Page text:
□ □ □

How to crush oppression without killing justice

'A Force More Powerful" challenges a longstanding myth that lies at the heart of much of the turmoil of the 20th century: that power comes from the barrel of a gun. Beginning with Lenin - whose successful coup d'tat in Russia became the standard model for would-be revolutionaries - through Mao in China, Franz Fanon in Algeria, and Fidel Castro in Cuba, an idea was increasingly glorified that violent revolution was not only effective and legitimate, but would also prove to be psychologically liberating for the oppressed.

"A Force More Powerful" makes clear that revolutionary violence undermines chances to create a genuine, workable democracy, while nonviolent movements can confront oppression more effectively and lead to more democratic results.

Peter Ackerman and Jack Duvall examine two dozen episodes of "political struggle, social upheaval, and military action" on five continents.

Their most vivid accounts cover Gandhi's movement in India, the struggle to integrate lunch counters in Nashville, Tenn., the behavior of Danish citizens during the German occupation, and the rise and eventual triumph of Solidarity in Poland.

At each moment in the history of these struggles, activists had to make difficult choices - how to organize reluctant and wary citizens, what to demand, and how far to go before retreating or accepting a compromise.

Gandhi's campaign of satiyagraha (a combination of the Hindu words for "truth" and "holding firmly") has long been regarded as the model for nonviolent resistance. His fundamental realization was that the British could not rule India "without the cooperation of the ruled."

Once masses of Indians refused to obey unjust laws, like the tax on salt, or to serve as civil servants, they compelled the British to invest more resources in controlling the colony, making the entire investment so costly that it could not be sustained.

The Danes faced a more brutal enemy. Armed struggle in Denmark during the German occupation would only have insured a harsh military response. But non-cooperation and selected acts of sabotage deprived the Germans of the full economic benefits they wanted without provoking overwhelming violence. At the same time, the decision to rescue the country's Jews by smuggling thousands to safety in neutral Sweden was made possible by this broader movement of resistance, which included King Christian himself.

In Poland, Solidarity activists had studied the failure of earlier protests. When they took over shipyards and factories in 1980 and 1981, their leaders insisted on restraint, lending their struggle greater dignity and depriving the regime of the excuse it needed to respond with force.

□ □ □

Records excerpted from a collection:
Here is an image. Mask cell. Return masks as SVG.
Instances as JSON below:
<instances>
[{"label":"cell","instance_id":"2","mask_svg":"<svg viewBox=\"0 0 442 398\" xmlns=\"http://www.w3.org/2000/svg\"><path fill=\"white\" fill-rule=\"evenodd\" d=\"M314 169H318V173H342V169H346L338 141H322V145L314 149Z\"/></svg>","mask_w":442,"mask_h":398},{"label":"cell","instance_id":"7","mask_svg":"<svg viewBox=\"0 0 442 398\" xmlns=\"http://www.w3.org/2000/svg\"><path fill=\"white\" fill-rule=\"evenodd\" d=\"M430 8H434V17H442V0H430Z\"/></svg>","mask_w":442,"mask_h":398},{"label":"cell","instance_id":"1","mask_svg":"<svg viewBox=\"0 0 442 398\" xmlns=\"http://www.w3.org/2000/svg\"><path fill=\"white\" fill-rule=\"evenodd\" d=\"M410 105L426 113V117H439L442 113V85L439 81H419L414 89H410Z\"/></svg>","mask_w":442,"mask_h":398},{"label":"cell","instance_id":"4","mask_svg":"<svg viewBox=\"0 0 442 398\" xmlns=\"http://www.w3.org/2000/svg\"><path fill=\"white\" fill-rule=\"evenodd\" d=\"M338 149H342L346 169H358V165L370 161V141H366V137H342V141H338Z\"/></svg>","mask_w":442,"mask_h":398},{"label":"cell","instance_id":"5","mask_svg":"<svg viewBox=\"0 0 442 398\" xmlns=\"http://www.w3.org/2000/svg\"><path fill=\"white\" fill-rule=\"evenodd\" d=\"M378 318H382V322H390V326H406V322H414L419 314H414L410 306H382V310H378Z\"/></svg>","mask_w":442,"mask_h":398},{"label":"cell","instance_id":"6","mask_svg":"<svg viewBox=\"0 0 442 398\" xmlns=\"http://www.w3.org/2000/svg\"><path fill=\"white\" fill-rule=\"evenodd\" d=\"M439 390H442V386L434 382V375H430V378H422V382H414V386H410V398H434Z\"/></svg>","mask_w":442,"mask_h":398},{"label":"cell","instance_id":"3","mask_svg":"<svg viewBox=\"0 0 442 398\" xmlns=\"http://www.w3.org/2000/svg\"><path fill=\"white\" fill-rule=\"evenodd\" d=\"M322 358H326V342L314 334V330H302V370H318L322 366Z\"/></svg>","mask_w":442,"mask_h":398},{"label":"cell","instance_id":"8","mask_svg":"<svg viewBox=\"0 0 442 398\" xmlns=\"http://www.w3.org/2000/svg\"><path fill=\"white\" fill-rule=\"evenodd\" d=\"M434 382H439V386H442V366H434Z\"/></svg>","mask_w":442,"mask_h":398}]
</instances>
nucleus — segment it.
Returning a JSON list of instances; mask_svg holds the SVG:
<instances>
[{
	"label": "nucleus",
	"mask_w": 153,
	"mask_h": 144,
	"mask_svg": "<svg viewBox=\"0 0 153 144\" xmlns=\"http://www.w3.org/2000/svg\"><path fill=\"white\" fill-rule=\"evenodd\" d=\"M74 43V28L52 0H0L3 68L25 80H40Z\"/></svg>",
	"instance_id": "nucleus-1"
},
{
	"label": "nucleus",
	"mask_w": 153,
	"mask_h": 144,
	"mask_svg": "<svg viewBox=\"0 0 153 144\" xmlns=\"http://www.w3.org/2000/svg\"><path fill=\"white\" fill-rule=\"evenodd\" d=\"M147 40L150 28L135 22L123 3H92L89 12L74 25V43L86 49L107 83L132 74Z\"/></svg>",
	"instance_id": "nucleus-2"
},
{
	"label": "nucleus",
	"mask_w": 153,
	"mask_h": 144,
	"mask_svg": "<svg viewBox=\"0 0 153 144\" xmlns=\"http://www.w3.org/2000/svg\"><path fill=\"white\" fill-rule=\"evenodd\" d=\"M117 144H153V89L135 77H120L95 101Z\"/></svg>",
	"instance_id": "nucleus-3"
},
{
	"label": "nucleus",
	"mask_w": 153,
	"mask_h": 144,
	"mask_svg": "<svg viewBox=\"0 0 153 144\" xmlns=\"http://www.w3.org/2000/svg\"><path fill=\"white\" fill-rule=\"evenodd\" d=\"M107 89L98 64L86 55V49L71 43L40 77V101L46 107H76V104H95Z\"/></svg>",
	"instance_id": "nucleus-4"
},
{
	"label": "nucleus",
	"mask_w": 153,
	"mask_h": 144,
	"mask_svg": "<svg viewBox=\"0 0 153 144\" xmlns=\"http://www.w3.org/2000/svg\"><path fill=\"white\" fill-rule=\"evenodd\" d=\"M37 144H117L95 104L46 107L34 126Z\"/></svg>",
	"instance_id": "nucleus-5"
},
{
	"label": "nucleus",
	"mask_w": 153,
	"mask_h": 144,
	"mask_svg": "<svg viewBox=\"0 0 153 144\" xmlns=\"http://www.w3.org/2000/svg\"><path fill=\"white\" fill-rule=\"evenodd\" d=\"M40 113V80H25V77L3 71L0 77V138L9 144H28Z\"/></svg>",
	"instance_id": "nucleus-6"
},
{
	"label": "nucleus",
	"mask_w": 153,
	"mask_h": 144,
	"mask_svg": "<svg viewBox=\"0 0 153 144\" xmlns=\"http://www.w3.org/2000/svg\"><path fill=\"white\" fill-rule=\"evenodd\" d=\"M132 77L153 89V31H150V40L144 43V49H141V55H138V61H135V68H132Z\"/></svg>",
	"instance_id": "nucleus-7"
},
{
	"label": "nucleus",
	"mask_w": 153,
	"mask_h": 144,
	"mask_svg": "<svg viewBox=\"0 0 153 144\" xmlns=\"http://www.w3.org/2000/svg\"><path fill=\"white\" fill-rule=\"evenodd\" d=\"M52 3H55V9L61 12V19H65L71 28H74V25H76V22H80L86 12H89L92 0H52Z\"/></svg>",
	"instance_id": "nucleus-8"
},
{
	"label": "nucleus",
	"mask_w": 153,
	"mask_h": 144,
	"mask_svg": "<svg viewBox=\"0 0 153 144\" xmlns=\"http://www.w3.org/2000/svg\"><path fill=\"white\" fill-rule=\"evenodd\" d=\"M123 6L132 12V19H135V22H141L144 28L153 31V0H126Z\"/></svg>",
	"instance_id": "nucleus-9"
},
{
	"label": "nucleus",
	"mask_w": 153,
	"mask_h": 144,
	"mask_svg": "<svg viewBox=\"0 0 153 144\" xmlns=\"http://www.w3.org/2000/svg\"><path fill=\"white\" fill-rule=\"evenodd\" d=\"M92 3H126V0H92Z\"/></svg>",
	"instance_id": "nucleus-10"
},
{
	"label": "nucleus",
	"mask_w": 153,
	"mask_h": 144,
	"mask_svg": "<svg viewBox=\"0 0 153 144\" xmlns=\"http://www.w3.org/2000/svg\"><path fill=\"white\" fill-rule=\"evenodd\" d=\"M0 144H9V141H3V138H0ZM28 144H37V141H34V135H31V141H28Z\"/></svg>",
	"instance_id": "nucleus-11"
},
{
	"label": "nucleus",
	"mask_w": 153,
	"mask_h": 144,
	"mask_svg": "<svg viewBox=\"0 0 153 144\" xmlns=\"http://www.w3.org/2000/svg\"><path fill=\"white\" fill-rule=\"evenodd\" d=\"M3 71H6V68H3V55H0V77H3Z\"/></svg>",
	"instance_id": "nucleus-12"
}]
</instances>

□ □ □

Tasks for this exercise:
A. Repeat the review's text between "Gandhi's campaign of" and "not be sustained.", inclusive.
B. According to the review, what did Solidarity activists take over in 1980 and 1981?

Solutions to the tasks:
A.
Gandhi's campaign of satiyagraha (a combination of the Hindu words for "truth" and "holding firmly") has long been regarded as the model for nonviolent resistance. His fundamental realization was that the British could not rule India "without the cooperation of the ruled."

Once masses of Indians refused to obey unjust laws, like the tax on salt, or to serve as civil servants, they compelled the British to invest more resources in controlling the colony, making the entire investment so costly that it could not be sustained.

B. Shipyards and factories.